Required work:
Write out, character for character, the line containing "Of the two options, the" and all lines after it up to the end of the listing.

Listing:

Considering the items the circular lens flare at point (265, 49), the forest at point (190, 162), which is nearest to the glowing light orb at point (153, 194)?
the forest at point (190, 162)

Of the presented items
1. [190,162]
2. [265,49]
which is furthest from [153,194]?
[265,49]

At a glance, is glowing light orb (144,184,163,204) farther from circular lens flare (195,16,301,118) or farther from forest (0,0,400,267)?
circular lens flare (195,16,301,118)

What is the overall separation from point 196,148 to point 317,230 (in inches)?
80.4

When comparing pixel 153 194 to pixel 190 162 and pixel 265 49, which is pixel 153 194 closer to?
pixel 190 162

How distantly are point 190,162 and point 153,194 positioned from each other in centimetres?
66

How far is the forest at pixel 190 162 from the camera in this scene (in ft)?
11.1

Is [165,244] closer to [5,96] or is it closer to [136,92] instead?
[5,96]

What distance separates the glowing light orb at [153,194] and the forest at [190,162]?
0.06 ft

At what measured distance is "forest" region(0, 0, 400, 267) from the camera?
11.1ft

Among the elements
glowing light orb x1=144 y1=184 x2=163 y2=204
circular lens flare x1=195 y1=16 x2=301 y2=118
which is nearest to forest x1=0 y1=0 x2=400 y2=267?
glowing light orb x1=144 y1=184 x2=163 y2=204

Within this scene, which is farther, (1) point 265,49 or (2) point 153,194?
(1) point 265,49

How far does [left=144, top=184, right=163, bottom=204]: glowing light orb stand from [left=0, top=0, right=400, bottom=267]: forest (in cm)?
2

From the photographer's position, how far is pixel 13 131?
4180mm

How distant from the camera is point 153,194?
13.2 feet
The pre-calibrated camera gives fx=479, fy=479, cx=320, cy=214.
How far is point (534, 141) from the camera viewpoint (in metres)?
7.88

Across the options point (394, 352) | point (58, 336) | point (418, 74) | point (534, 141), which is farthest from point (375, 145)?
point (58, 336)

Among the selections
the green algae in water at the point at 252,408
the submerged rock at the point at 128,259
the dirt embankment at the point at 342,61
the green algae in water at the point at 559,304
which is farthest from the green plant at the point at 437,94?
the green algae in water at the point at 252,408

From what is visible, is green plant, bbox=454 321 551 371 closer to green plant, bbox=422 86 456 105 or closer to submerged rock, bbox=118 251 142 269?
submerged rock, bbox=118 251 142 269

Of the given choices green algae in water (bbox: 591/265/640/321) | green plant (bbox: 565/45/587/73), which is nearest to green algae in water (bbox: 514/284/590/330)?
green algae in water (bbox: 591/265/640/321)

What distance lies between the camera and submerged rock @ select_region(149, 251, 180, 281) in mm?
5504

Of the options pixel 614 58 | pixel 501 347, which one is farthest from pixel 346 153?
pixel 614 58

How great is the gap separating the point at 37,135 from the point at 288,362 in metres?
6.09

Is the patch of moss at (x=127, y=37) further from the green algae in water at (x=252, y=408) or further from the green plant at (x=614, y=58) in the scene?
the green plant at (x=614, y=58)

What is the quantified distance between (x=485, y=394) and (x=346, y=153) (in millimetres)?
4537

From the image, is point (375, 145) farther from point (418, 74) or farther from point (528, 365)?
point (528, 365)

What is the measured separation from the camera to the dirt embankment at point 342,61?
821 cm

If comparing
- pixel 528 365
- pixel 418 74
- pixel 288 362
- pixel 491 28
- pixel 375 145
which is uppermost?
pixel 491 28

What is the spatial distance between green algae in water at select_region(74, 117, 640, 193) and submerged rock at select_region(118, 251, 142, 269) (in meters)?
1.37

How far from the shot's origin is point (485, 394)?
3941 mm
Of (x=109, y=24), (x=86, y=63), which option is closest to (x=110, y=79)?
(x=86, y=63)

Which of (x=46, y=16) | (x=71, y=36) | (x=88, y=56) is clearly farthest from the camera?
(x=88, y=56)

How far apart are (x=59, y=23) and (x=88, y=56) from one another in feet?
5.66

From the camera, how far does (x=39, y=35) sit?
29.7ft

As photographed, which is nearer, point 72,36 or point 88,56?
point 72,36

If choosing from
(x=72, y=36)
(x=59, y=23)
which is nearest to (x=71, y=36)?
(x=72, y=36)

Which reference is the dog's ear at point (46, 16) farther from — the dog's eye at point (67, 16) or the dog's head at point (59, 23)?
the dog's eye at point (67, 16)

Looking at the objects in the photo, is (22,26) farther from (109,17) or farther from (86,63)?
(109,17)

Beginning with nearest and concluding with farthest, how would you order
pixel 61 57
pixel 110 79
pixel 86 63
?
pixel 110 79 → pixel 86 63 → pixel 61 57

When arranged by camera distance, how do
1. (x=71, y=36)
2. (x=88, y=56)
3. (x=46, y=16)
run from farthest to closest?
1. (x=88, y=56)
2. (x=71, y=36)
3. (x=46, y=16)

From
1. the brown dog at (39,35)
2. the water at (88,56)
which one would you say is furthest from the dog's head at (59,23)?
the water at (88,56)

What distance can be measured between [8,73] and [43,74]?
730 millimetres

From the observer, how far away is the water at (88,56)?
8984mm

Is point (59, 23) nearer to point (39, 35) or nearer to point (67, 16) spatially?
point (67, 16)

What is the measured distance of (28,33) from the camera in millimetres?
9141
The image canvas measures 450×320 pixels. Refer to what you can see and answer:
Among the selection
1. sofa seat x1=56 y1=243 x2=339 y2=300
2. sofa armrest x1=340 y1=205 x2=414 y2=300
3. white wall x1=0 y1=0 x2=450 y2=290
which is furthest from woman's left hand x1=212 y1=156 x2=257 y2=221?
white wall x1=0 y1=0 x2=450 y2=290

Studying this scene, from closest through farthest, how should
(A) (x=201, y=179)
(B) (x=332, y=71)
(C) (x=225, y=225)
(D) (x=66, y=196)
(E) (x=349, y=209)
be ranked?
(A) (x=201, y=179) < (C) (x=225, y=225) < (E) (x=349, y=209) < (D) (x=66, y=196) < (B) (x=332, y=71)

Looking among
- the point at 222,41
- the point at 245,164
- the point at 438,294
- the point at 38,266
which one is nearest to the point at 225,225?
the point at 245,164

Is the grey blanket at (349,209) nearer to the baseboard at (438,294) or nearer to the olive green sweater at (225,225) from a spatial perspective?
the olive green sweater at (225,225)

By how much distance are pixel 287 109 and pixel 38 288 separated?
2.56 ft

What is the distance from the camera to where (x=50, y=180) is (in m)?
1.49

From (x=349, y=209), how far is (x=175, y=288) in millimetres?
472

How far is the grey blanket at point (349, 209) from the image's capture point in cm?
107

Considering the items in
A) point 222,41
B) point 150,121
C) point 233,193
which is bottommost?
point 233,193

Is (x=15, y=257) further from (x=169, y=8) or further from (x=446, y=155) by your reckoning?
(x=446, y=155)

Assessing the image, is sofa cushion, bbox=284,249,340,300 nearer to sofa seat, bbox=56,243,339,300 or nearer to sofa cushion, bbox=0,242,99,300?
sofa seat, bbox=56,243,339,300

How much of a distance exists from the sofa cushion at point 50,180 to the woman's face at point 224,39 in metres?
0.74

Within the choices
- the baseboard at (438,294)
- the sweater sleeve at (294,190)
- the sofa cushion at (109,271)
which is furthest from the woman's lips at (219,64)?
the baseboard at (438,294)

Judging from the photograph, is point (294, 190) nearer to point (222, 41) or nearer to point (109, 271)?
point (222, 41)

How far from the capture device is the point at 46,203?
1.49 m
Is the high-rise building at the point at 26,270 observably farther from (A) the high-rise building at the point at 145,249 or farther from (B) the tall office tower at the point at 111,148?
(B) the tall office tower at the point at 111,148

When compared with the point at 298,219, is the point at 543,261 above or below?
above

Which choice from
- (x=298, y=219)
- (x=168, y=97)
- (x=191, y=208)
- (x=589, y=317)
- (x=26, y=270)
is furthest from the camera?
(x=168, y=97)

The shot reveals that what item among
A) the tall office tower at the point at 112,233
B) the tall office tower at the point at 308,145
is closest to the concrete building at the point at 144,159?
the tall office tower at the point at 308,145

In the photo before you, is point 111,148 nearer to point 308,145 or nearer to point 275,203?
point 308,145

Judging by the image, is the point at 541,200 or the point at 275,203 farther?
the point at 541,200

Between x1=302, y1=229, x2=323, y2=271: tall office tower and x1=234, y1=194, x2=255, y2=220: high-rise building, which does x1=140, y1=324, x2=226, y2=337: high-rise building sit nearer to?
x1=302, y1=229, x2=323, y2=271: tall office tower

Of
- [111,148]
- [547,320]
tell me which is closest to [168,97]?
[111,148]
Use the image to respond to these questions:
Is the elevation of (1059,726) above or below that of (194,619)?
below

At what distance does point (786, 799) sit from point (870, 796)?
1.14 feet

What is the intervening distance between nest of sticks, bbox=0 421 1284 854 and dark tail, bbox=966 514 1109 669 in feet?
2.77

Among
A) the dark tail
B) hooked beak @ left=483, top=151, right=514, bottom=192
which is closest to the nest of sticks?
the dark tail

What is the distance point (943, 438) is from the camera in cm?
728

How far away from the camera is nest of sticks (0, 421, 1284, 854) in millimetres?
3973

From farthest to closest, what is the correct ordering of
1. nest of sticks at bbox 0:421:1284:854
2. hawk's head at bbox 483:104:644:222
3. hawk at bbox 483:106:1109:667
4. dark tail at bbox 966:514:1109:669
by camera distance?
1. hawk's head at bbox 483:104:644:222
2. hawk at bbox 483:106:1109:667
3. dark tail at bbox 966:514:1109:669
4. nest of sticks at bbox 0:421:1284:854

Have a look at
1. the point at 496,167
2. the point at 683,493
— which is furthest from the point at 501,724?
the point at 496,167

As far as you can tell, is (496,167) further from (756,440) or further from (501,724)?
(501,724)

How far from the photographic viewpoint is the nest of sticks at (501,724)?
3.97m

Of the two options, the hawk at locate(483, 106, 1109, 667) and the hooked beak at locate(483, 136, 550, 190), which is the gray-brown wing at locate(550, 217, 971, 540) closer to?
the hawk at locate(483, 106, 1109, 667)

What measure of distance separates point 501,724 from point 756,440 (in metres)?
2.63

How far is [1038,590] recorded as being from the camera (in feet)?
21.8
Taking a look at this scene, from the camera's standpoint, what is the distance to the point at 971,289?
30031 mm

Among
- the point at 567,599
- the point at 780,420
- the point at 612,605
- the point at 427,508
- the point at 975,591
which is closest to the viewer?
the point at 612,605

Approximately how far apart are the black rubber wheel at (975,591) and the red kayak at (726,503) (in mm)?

Answer to this exercise:
Of the two options, the hawk at locate(483, 106, 1109, 667) and the hooked beak at locate(483, 136, 550, 190), which is the gray-brown wing at locate(550, 217, 971, 540) closer to?
the hawk at locate(483, 106, 1109, 667)

What measure of distance separates point 501,724 from point 756,440 (in metres)?
2.63

How far is [1038,590] recorded as being from the camera (in feet)?
21.8
Taking a look at this scene, from the camera's standpoint, what is the distance to the point at 971,289?
30031 mm

Among
- the point at 567,599
- the point at 780,420
- the point at 612,605
- the point at 427,508
- the point at 975,591
which is closest to the viewer?
the point at 612,605

Approximately how far apart are the black rubber wheel at (975,591) and the red kayak at (726,503) (in mm)?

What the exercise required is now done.